Like (ok), (n) runs from (0) to (N-1). To grasp what these foundation vectors are doing, it’s useful to briefly change to a shorter sampling interval, (N = 4), say. If we achieve this, we now have 4 foundation vectors: (mathbf{w}^{0n}_N), (mathbf{w}^{1n}_N), (mathbf{w}^{2n}_N), and (mathbf{w}^{3n}_N). The primary one appears like this:

[
mathbf{w}^{0n}_N
=
begin{bmatrix}
e^{ifrac{2 pi}{4}* 0 * 0}
e^{ifrac{2 pi}{4}* 0 * 1}
e^{ifrac{2 pi}{4}* 0 * 2}
e^{ifrac{2 pi}{4}* 0 * 3}
end{bmatrix}
=
begin{bmatrix}
1
1
1
1
end{bmatrix}
]

The second, like so:

[
mathbf{w}^{1n}_N
=
begin{bmatrix}
e^{ifrac{2 pi}{4}* 1 * 0}
e^{ifrac{2 pi}{4}* 1 * 1}
e^{ifrac{2 pi}{4}* 1 * 2}
e^{ifrac{2 pi}{4}* 1 * 3}
end{bmatrix}
=
begin{bmatrix}
1
e^{ifrac{pi}{2}}
e^{i pi}
e^{ifrac{3 pi}{4}}
end{bmatrix}
=
begin{bmatrix}
1
i
-1
-i
end{bmatrix}
]

That is the third:

[
mathbf{w}^{2n}_N
=
begin{bmatrix}
e^{ifrac{2 pi}{4}* 2 * 0}
e^{ifrac{2 pi}{4}* 2 * 1}
e^{ifrac{2 pi}{4}* 2 * 2}
e^{ifrac{2 pi}{4}* 2 * 3}
end{bmatrix}
=
begin{bmatrix}
1
e^{ipi}
e^{i 2 pi}
e^{ifrac{3 pi}{2}}
end{bmatrix}
=
begin{bmatrix}
1
-1
1
-1
end{bmatrix}
]

And eventually, the fourth:

[
mathbf{w}^{3n}_N
=
begin{bmatrix}
e^{ifrac{2 pi}{4}* 3 * 0}
e^{ifrac{2 pi}{4}* 3 * 1}
e^{ifrac{2 pi}{4}* 3 * 2}
e^{ifrac{2 pi}{4}* 3 * 3}
end{bmatrix}
=
begin{bmatrix}
1
e^{ifrac{3 pi}{2}}
e^{i 3 pi}
e^{ifrac{9 pi}{2}}
end{bmatrix}
=
begin{bmatrix}
1
-i
-1
i
end{bmatrix}
]

We are able to characterize these 4 foundation vectors when it comes to their “pace”: how briskly they transfer across the unit circle. To do that, we merely have a look at the rightmost column vectors, the place the ultimate calculation outcomes seem. The values in that column correspond to positions pointed to by the revolving foundation vector at totally different closing dates. Because of this taking a look at a single “replace of place”, we are able to see how briskly the vector is transferring in a single time step.

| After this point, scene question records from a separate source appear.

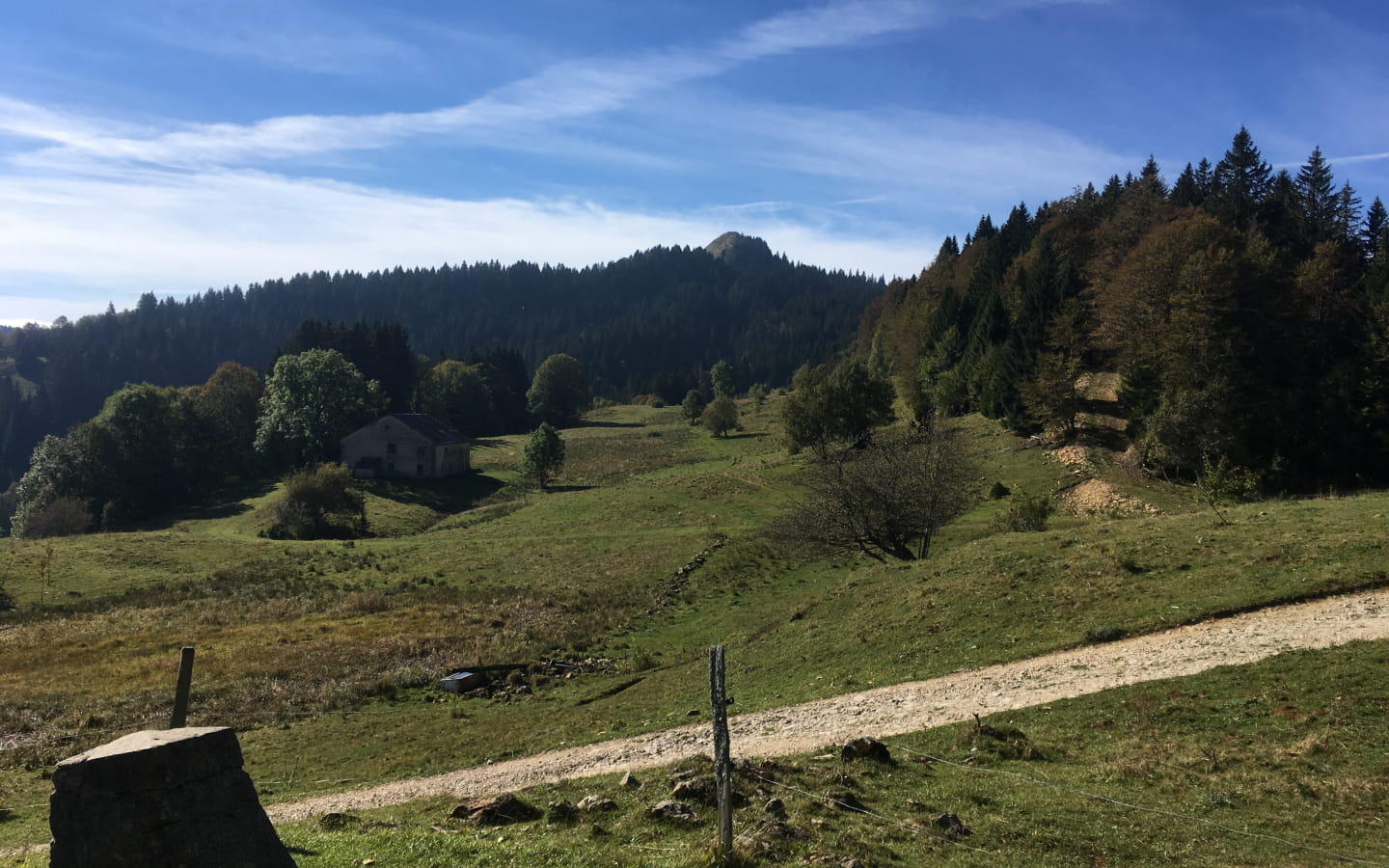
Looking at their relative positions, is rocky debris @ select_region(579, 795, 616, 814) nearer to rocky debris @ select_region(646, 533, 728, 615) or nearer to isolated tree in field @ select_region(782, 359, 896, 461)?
rocky debris @ select_region(646, 533, 728, 615)

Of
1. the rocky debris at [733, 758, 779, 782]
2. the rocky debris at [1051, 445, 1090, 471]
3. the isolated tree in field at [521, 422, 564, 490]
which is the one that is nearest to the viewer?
the rocky debris at [733, 758, 779, 782]

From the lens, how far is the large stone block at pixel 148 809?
771 centimetres

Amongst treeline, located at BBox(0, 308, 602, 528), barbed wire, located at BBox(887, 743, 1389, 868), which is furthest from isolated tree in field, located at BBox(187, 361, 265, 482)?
barbed wire, located at BBox(887, 743, 1389, 868)

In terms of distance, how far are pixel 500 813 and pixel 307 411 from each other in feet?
313

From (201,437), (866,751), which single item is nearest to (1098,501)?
(866,751)

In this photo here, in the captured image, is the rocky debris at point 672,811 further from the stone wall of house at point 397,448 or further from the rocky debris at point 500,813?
the stone wall of house at point 397,448

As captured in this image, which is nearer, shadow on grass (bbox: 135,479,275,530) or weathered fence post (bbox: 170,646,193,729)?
weathered fence post (bbox: 170,646,193,729)

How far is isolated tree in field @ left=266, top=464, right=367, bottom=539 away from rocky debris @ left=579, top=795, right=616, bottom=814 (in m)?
65.3

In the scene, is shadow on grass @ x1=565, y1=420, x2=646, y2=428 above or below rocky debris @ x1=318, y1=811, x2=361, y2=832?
above

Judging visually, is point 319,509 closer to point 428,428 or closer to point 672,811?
point 428,428

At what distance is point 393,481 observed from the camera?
9200cm

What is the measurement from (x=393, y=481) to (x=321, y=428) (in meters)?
13.4

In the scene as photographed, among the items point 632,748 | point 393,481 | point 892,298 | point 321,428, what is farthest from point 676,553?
point 892,298

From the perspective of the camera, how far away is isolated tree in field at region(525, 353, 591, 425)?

Trying first at (mathbf{w}^{0n}_N), we see that it doesn’t transfer in any respect. (mathbf{w}^{1n}_N) goes from (1) to (i) to (-1) to (-i); another step, and it could be again the place it began. That’s one revolution in 4 steps, or a step measurement of (frac{pi}{2}). Then (mathbf{w}^{2n}_N) goes at double that tempo, transferring a distance of (pi) alongside the circle. That approach, it finally ends up finishing two revolutions general. Lastly, (mathbf{w}^{3n}_N) achieves three full loops, for a step measurement of (frac{3 pi}{2}).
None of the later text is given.